Central Connecticut State University

  CCSU, A Record of Preparing Connecticut’s Best Teachers
Susan Seider, Chair, Department of Teacher Education.
  Susan Seider Consider yourself fortunate if you are a parent, relative or friend of a child who is currently being taught in a public school classroom by a teacher who graduated from Central Connecticut State University. Teachers prepared in CCSU programs have excellent reputations for becoming “leaders for service in diverse communities.” Rest assured that the CCSU-prepared teacher met rigorous institutional as well as state and local district requirements.

Teacher candidates at CCSU must maintain an overall minimum grade point average of 2.70 or higher to be accepted and remain active in a professional program. The teacher candidate must also demonstrate competence in a concentrated, sometimes interdisciplinary, subject area. Further requirements include passing rigorous writing prompts, oral interviews, state Praxis 1 and 2 general knowledge and subject matter and pedagogy tests, passing extensive practicum requirements in school classrooms, and demonstrating strict adherence to the Connecticut Code of Conduct.
   
CCSU teacher candidates have many opportunities to practice in real classrooms where they are mentored by specially trained classroom teachers and university professors who are themselves master teachers with many years of experience. Many teacher candidates working in professional development schools are mentored by university faculty and school staff in a variety of projects and research at the school site.

Teacher candidates in many CCSU programs must also prepare portfolios that demonstrate their growing competence.

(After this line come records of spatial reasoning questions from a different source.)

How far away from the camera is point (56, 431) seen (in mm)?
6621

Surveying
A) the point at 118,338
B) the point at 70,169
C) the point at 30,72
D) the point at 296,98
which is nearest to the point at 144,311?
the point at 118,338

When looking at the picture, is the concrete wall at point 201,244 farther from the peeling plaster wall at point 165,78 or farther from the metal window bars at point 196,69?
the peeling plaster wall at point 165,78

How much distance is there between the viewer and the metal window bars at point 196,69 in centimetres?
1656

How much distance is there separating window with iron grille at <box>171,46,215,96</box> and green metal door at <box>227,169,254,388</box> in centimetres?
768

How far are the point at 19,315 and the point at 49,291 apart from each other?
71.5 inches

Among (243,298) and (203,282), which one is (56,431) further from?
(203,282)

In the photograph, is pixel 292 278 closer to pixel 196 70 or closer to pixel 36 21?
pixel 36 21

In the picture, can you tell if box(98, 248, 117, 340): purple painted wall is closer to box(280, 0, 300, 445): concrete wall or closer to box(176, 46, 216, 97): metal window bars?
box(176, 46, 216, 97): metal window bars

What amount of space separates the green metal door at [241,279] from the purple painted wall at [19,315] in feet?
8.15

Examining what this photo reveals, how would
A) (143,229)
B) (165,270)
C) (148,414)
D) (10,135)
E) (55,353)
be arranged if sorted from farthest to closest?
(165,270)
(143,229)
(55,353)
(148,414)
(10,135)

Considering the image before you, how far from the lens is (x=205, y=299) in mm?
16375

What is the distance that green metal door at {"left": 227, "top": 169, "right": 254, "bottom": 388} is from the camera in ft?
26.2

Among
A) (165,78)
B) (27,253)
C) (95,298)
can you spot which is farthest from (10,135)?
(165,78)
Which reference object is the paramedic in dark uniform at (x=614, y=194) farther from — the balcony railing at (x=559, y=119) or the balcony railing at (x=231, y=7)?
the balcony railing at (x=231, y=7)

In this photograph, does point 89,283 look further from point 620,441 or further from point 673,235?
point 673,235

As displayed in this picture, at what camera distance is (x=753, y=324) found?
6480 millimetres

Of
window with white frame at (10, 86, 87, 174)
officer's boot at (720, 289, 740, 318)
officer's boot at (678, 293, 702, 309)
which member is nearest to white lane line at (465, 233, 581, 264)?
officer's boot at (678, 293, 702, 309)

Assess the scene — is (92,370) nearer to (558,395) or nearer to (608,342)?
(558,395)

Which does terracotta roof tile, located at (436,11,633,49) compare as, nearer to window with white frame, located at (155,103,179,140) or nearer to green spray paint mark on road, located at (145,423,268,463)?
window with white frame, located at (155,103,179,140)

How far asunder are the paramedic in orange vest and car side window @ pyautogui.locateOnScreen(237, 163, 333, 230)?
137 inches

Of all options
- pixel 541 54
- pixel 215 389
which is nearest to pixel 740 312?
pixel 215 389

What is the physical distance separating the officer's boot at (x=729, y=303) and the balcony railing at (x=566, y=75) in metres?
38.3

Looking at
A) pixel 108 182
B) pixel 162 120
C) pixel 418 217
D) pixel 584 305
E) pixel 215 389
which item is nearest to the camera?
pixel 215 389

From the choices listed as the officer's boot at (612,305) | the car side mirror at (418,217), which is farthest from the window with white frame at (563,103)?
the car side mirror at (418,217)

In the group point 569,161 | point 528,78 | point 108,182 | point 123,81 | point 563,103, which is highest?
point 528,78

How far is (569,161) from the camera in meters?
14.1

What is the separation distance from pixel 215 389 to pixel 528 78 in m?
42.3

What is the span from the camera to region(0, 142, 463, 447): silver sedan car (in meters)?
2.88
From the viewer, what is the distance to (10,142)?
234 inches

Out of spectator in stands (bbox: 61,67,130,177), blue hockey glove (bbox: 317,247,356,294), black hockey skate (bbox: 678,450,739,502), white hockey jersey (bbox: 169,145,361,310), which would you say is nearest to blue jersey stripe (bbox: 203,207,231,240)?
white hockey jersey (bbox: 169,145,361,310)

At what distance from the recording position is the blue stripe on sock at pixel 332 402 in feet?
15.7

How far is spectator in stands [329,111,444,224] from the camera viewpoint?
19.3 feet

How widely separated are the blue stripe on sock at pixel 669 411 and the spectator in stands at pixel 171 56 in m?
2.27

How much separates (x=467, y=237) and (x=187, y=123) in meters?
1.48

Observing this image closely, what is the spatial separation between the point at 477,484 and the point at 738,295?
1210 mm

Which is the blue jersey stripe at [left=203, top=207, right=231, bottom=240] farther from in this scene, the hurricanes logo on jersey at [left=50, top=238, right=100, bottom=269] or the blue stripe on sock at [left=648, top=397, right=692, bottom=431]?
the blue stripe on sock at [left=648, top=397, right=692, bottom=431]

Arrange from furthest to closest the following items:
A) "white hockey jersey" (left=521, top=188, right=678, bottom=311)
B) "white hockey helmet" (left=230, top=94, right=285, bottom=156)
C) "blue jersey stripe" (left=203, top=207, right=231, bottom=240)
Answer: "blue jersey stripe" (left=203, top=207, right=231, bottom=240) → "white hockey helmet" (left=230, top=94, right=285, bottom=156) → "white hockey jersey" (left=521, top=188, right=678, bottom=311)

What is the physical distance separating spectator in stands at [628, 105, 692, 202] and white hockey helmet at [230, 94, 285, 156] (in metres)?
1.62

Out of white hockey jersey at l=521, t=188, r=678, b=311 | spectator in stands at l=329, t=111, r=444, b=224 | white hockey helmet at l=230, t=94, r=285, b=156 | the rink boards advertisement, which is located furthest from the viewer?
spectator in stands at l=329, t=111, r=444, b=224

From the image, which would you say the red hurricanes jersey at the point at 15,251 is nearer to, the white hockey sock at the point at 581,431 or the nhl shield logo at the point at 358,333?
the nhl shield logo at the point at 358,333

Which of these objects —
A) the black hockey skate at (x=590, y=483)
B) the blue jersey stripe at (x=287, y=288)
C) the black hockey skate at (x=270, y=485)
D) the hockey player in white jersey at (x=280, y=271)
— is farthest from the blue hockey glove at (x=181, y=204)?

All senior elementary education majors must prepare an electronic portfolio that showcases their professional beliefs with examples of how these are translated into classroom practice. Many e-portfolios include video clips of actual teaching episodes and digital images of artifacts designed for instruction. An exit portfolio will demonstrate the student teachers’ effect on student learning. Student teachers conduct careful analyses of student abilities and plan and execute lessons to document the development of their learning as measured by data.

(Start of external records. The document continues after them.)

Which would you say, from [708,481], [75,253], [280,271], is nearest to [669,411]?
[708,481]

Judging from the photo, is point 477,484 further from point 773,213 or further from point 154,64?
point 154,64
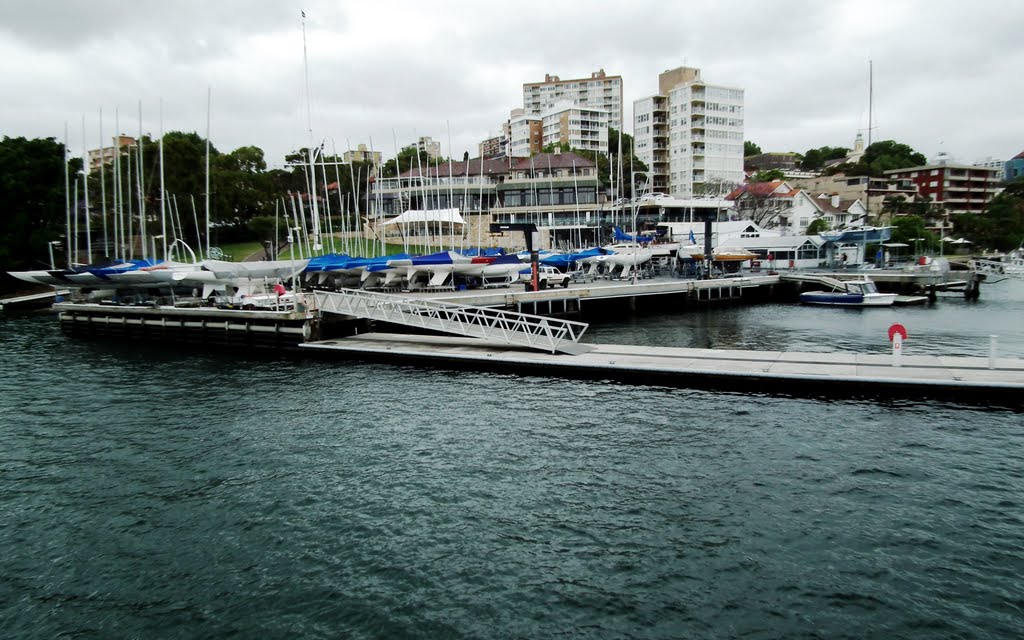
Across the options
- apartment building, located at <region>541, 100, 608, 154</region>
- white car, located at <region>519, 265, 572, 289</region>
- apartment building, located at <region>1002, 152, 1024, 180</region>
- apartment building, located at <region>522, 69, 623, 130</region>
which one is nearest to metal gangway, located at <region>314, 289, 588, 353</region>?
Result: white car, located at <region>519, 265, 572, 289</region>

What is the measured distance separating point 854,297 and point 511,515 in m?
46.8

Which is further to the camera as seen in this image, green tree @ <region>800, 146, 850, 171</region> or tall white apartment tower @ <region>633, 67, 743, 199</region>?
green tree @ <region>800, 146, 850, 171</region>

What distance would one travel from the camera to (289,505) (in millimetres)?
15055

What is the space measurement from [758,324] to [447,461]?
32143 millimetres

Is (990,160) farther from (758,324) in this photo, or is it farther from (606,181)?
(758,324)

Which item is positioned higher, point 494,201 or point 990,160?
point 990,160

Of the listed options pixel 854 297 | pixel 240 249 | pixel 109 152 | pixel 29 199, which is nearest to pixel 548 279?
pixel 854 297

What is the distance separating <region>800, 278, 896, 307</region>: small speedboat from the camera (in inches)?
2020

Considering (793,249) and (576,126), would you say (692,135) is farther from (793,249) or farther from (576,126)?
(793,249)

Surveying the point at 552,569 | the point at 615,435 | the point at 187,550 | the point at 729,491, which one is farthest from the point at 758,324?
the point at 187,550

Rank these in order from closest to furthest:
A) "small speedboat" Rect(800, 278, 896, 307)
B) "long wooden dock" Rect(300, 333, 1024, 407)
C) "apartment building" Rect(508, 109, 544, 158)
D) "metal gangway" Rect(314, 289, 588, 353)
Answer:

Faculty in CCSU preparation programs are known for working together to continually evaluate and make necessary changes to ensure that programs remain rigorous, integrated, and that they incorporate the latest in good research practices. Research indicates that it is the teacher who makes the most difference in a child’s learning in the classroom. We ensure that our teacher candidates learn how to communicate and collaborate appropriately with families to benefit the child. Faculty teach using case studies, simulations, reflective teaching role plays, hands-on experiences and observations in real classrooms that facilitate this important aspect of a teacher’s work.

In this age of top down testing mandates such as those required through the No Child Left Behind (NCLB) federal mandate, the faculty at CCSU are particularly focused on preparing teacher candidates for the “real” context of today’s classrooms. They are hailed for their deliberate focus on how best to facilitate the particular learning needs of each individual child in the classroom. A child who has a CCSU graduate for a teacher, is indeed, in the most caring and competent hands.